WRITTEN TASK A — In the forum thread about an unplanned motorhome tour, which month does Autoquest have off?
WRITTEN TASK B — Continue the forum thread about an unplanned motorhome tour, picking up after its final line.

PAGE EXTRACT —
+++
# Getting Worried...



## Autoquest (May 16, 2007)

We are lucky enough to have September off which we managed to arrange some time ago. We usually travel to the med and use our MH as a caravan for a week or two and then race back. This time we decided to 'cuff it' and use the MH exactly like everyone else seems to use it and tour around. Thing is, with only a few days to go before the off - 'turning right at Calais' as a plan seems a little flimsy now! and I can honestly see us blundering around in the undoubted rain and then coming home early....

What would you do?


----------



## mollmagee (Jun 15, 2006)

hmm! seems we are planning same sort of trip.so don't be splashin any puddles my way.seriously, iam lookin forward to it. quite like the unplanned method.weatherwise, i think we will strike gold.keep ure chin up
jm


----------



## hampsterracing (Jun 2, 2011)

I would do exactly as you have planned as long as i had a good "aires" list with me


----------



## timotei (May 4, 2007)

Yup! Make sure the aires guide is packed, turn right, and you will be wondering why you were ever worried!

You will have a great time,.....I am very jealous!

Timotei


----------



## Morphology (Jul 23, 2010)

Autoquest said:


> What would you do?


We're doing the same, but only for 17 nights.

I'm planning on trying to get Internet access every other day or so, and looking at the forecast on Weather Online Which is the best site I've found so far for non- country-specific graphical forecasts.

We'll then try and dodge the showers....


----------



## Autoquest (May 16, 2007)
+++
MATERIAL —

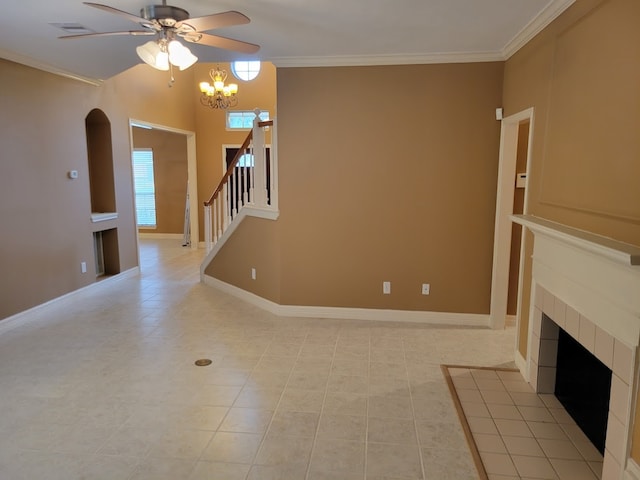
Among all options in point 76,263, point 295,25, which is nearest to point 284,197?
+++
TASK OUTPUT A — September

TASK OUTPUT B —
That's picked me up a bit... We had decided initially on the coast road to Honfleur with a mixture of aires and asci come municipal sites but I'm wondering wether hanging around up north for 10 days would mean missing out on the early september sun down south - Decisions, Decisions... Will probably end up in Dusseldorf for 'the show' and then driving up the Jungfrau knowing us - We are deliberately trying not to plan and impose artificial deadlines but its killing me


----------



## DABurleigh (May 9, 2005)

We found motorhoming freedom when we had a clear strategy but not a plan 

Dave


----------



## rosalan (Aug 24, 2009)

Although it is not failsafe, Why not be a little guided by the weather? Click on BBC weather for Europe for the next several days and there is a chance that your trip will at least start off on a good note.
Alan


----------



## tonyt (May 25, 2005)

"Turning right at Calais" is just about as much planning as you need to do.  

Why would you want to plan ahead? Just bimble along and wander. 

Make some notes of recommended sites and sights that may be on your route but go with the flow and relax.

By midday ish you might have some idea about where you'll be that night so pick a few aires and head in that direction.

Forget trying to dodge the weather - it has a habit of following those who try that.


----------



## ThePiper (Sep 27, 2009)

*Go for it*

We have just come back from a moth of doing just that. The French service stationes "Aires du ........." are regular and allow free overnight parking. There are also many 'campingcar' spots in towns with good signage which provide water, electricity and emptying facilities at very reasonable prices.
Go for it and enjoy! If your roof doesn't leek you will have a great time. I'd make sure you have breakdown services though as we have just been 'rescued' from the Czech republic.


----------



## Zebedee (Oct 3, 2007)

DABurleigh said:


> We found motorhoming freedom when we had a clear strategy but not a plan
> Dave


Spot on Dave . . . or if you do have a plan it is there to be ignored at a whim! :wink:

Our usual strategy is to have a few things we would definitely like to see, like gardens, museums, galleries, interesting towns etc.. We then "plan" a route to take them in, and probably even look up any suitably positioned aires or municipals on Google Maps/Street View.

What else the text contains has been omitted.